To find the largest sale hours where given customer makes large purchase

In [0]:
spark.conf.set("spark.sql.shuffle.partitions", "5")

In [0]:
staticDataFrame.select(F.e)

In [0]:
from pyspark.sql.functions import window, column, desc, col

staticDataFrame\
  .selectExpr(
  "CustomerID",
  "(UnitPrice * Quantity) as total_cost",
  "InvoiceDate")\
  .groupBy(
  col("CustomerID"),window(col("InvoiceDate"),"1 day"))\
  .sum("total_cost")\
  .orderBy(desc("sum(total_cost)"))\
  .show(5)


In [0]:
%sql

SELECT
sum(total_cost),
CustomerId,
to_date(InvoiceDate) AS Invoice_date
FROM
(SELECT
CustomerId,
(UnitPrice * Quantity) as total_cost,
InvoiceDate
FROM
retail_data)
GROUP BY
CustomerId,to_date(InvoiceDate)
ORDER By
sum(total_cost) DESC

sum(total_cost),CustomerId,Invoice_date
71601.44,17450.0,2011-09-20
55316.08,,2011-11-14
42939.17,,2011-11-07
33521.39999999998,,2011-03-29
31975.590000000007,,2011-12-08
31661.540000000005,18102.0,2011-09-15
31347.479999999938,,2010-12-21
29693.82,18102.0,2011-10-21
25920.37,18102.0,2010-12-07
25833.559999999998,14646.0,2011-10-20


That’s the static DataFrame version. To make this as **streaming** use **readstream** instead of **read**

We are also using **maxFilesPerTrigger** which simply specifies the number of file we should read in at once. This is to make
our demonstration more “streaming” and in a production scenario this would be omitted.

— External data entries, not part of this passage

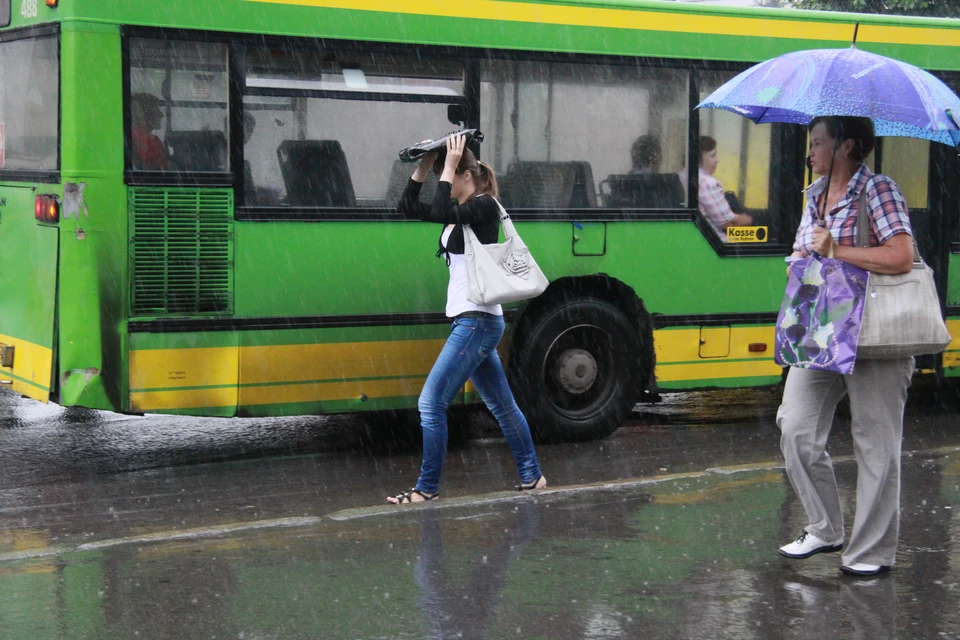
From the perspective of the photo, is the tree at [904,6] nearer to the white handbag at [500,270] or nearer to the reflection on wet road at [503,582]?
the white handbag at [500,270]

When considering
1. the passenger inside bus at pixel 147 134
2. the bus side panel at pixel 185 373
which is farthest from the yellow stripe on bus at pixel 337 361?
the passenger inside bus at pixel 147 134

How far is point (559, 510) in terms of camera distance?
6574mm

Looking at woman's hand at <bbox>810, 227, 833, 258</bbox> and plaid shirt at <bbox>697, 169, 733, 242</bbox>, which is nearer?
woman's hand at <bbox>810, 227, 833, 258</bbox>

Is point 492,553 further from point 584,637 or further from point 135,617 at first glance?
point 135,617

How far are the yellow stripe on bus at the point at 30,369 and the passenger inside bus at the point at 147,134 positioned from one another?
3.78 feet

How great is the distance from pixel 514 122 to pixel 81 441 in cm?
341

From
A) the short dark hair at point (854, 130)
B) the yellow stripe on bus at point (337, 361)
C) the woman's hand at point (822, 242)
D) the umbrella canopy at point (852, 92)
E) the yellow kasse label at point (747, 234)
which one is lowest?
the yellow stripe on bus at point (337, 361)

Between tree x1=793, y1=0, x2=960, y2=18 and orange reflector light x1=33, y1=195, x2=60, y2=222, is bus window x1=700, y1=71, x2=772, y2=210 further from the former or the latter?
tree x1=793, y1=0, x2=960, y2=18

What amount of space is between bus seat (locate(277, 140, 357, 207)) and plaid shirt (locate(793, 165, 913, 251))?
3.35m

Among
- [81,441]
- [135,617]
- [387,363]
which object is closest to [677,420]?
[387,363]

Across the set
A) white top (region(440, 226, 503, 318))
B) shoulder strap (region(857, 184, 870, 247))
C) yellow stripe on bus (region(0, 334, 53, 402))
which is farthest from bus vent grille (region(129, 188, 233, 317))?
shoulder strap (region(857, 184, 870, 247))

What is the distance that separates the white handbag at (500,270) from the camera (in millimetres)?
6641

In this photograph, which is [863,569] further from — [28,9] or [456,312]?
[28,9]

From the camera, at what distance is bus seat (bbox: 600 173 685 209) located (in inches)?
347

The number of partitions that should be created after a shuffle, by default the value is **200** but since there aren’t many executors on my local machine it’s worth reducing this to **five**.

In [0]:
spark.conf.set("spark.sql.shuffle.partitions", "5")

streamingDataFrame = spark.readStream\
                    .schema(staticSchema)\
                    .option("maxFilesPerTrigger",1)\
                    .format("csv")\
                    .option("header","true")\
                    .load("/FileStore/tables/retail-data/by-day/*.csv")

Now we can see the DataFrame is streaming **streamingDataFrame.isStreaming // returns true**

This is still a lazy operation, so we need to call streaming action to start the execution flow. So we will run the same query. It is expected Spark will only read in **one file at a time**.

In [0]:
streamingDataFrame.isStreaming

In [0]:
purchaseByCustomerPerHour = streamingDataFrame\
                            .selectExpr(
                            "CustomerId",
                            "(UnitPrice * Quantity) as total_cost",
                            "InvoiceDate")\
                            .groupBy(col("CustomerId"),window(col("InvoiceDate"),"1 day"))\
                            .sum("total_cost")

Now let’s kick off the stream! We’ll write it out to an in-memory table that we will update after each trigger. In this
case, each trigger is based on an individual file (the read option that we set). Spark will mutate the data in the inmemory
table such that we will always have the highest value.

In [0]:
purchaseByCustomerPerHour.writeStream\
                        .format("memory")\
                        .queryName("customer_purchases")\
                        .outputMode("complete")\
                        .start()

Now we can run queries against this table. Note to take a minute before doing so, this will allow the values to change
over time.

In [0]:
spark.sql("SELECT * FROM customer_purchases\
          ORDER BY 'sum(total_cost)' DESC")\
          .take(5)

You’ll notice that as we read in more data - the composition of our table changes! With each file the results may or
may not be changing based on the data. Since we’re grouping customers we hope to see an increase in the
top customer purchase amounts over time

## STRUCTURED API OVERVIEW

Structured APIs are a way of manipulating all sorts of data, from unstructured log files, to semi-structured CSV files, and highly structured Parquet files. 
These APIs refer to three core types of distributed collection APIs.

* Datasets
* DataFrames
* SQL Views and Tables

The way we store data on which to perform transformations and actions are DataFrames and Datasets. 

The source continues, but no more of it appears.